Posted In CAD, Minor Pairs, Trading Tweets, USDCAD - By Richard Lee On Thursday, November 17th, 2011 With 0 Comments

It seems that foreign investors are growing weary of the European financial crisis, and taking responsibility into their own hands.  That’s why, according to a recent report, global financial investors snapped up a record amount of Canadian investment assets in the third quarter – approximately $16.2 billion.  And given what’s out there and the runup in the money markets, the trend could continue.  This could have positive and lasting effects for the USDCAD currency pair.
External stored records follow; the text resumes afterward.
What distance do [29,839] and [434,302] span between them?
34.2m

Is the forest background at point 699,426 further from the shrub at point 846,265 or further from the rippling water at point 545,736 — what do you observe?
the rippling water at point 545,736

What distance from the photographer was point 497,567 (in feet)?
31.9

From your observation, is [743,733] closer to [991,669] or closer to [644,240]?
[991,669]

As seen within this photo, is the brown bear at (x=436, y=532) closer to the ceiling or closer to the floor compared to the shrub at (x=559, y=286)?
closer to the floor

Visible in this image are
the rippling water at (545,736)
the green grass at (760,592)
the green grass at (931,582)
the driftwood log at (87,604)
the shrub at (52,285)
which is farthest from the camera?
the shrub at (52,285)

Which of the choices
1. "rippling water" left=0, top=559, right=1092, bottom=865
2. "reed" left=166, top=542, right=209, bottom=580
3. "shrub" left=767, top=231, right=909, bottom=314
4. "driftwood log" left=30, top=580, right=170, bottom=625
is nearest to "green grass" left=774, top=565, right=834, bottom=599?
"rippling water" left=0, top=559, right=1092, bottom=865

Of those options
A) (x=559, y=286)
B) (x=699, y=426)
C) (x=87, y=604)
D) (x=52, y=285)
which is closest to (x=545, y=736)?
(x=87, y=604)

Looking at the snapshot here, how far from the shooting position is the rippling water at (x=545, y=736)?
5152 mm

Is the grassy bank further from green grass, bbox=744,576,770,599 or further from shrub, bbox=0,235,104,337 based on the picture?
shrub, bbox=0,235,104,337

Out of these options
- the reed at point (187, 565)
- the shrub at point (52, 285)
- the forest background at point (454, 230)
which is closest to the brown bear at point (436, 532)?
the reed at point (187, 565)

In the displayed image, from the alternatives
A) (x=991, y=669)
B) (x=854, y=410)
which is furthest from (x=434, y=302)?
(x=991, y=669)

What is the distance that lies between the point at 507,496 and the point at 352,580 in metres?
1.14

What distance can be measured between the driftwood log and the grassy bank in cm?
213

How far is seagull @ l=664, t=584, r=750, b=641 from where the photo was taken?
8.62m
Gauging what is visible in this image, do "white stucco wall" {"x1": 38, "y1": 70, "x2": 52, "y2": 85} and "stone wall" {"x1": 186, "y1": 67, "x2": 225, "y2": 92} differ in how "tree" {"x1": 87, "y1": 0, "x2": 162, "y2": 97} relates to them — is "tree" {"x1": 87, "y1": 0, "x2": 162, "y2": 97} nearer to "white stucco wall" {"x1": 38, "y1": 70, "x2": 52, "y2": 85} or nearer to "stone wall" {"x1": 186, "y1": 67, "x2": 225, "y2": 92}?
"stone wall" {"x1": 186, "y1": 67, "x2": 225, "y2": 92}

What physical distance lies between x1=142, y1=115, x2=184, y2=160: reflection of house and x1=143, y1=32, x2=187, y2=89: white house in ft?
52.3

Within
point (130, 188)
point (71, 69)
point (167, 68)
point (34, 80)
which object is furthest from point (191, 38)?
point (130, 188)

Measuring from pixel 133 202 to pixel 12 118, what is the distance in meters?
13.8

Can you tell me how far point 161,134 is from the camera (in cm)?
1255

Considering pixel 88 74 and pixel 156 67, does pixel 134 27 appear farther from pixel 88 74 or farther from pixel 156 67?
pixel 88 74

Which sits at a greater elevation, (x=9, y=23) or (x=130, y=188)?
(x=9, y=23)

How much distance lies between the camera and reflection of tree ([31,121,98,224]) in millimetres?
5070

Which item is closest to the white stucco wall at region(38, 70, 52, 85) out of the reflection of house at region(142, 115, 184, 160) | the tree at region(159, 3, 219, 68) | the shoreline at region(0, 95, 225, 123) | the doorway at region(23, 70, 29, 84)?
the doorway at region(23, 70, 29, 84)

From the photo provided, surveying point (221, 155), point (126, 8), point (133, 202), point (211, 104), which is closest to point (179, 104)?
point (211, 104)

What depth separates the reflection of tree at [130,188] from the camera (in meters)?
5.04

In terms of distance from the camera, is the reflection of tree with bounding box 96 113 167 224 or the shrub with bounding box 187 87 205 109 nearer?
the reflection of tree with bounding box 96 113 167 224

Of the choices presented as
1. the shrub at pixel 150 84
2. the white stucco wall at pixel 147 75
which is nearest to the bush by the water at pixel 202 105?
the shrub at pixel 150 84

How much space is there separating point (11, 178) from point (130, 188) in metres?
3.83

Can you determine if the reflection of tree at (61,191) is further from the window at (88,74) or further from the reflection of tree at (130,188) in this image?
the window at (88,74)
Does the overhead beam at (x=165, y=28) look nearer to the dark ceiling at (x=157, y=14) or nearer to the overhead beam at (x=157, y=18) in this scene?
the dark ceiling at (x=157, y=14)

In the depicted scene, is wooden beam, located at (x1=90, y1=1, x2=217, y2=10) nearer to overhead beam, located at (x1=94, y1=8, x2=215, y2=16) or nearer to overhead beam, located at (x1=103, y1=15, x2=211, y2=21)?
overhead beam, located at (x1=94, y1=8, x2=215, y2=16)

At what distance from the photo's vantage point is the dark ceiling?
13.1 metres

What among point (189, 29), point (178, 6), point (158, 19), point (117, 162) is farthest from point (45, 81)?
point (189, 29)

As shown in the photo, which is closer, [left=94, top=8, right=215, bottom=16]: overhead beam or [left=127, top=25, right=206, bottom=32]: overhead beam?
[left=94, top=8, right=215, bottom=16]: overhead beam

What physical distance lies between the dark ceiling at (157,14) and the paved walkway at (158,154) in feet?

According to the most recent Statistics Canada report on Canadian foreign securities purchases, global money managers snapped up a net $7.2 billion in Canadian securities in September.  For the most part, the majority of the interest was targeted toward money market or short term paper, helping the net figure to gain for the third straight month.  Investment in short term federal investments rose to $5.3 billion or almost 50% from this summer’s levels.

A more solid economy has lured global investors away from more recognized debt in both the United States and Europe.  European financial indecision and crisis has been a big detriment on EU based debt, even as yield cross higher above euro-era records.  Across the Atlantic, the US is dealing with its own recessionary potential and lack of political conviction that is helping to crimp domestic growth.

But, Canada is seemingly on more solid economic ground.

Even though Bank of Canada bankers have downgraded previous growth forecasts for 2012, the rate of expansion is still positive for the Canadian economy this year.  For 2011, the country is expected to expand by about 2.2%, with inflation that is well contained within the central bank’s mandated target of 2-3%.  Manufacturing has also powered the economy through these tough times – with the economy averaging a 7.6% pace of expansion for the year.  Compare this to the US or Europe.  Both economies are expected to grow at a less than best 1.2 and 1.5% annualized rate.  Manufacturing and confidence reports also haven’t been good for both US and EU regions where consumers are being plagued by record unemployment.  Not a good economic environment.

The positive outlook has boosted Canadian money market yields making them more attractive than comparable investments in both the Europe and US.  Against European assets, Canadian t-bills and short term paper are seemingly less risky – especially with the potential for default being much higher in the EU since the beginning of last year.  Credit default swaps have supported the idea, with rates tied to European countries soaring to records.

Compared to US yields, short term rates in Canada are higher and therefore far more attractive.  Three month t-bills that are currently yielding barely above 0% in the US are at 0.88% in the Canadian market.  The disparity grows wider when moving out on the curve to longer term Canadian 2-year notes – which are yielding a little more than 3 times their US counterparts at 0.93%.  US 2-year notes are currently at 0.27%.

The higher rates, and wider US-Canadian debt spreads, will continue to attract global investors that are looking for a lower risk profiled investment with an adequate rate of return – which Canadian debt offers.  This will translate into a higher demand for Canadian dollars, especially against the US dollar – potentially propelling the exchange rate back to parity.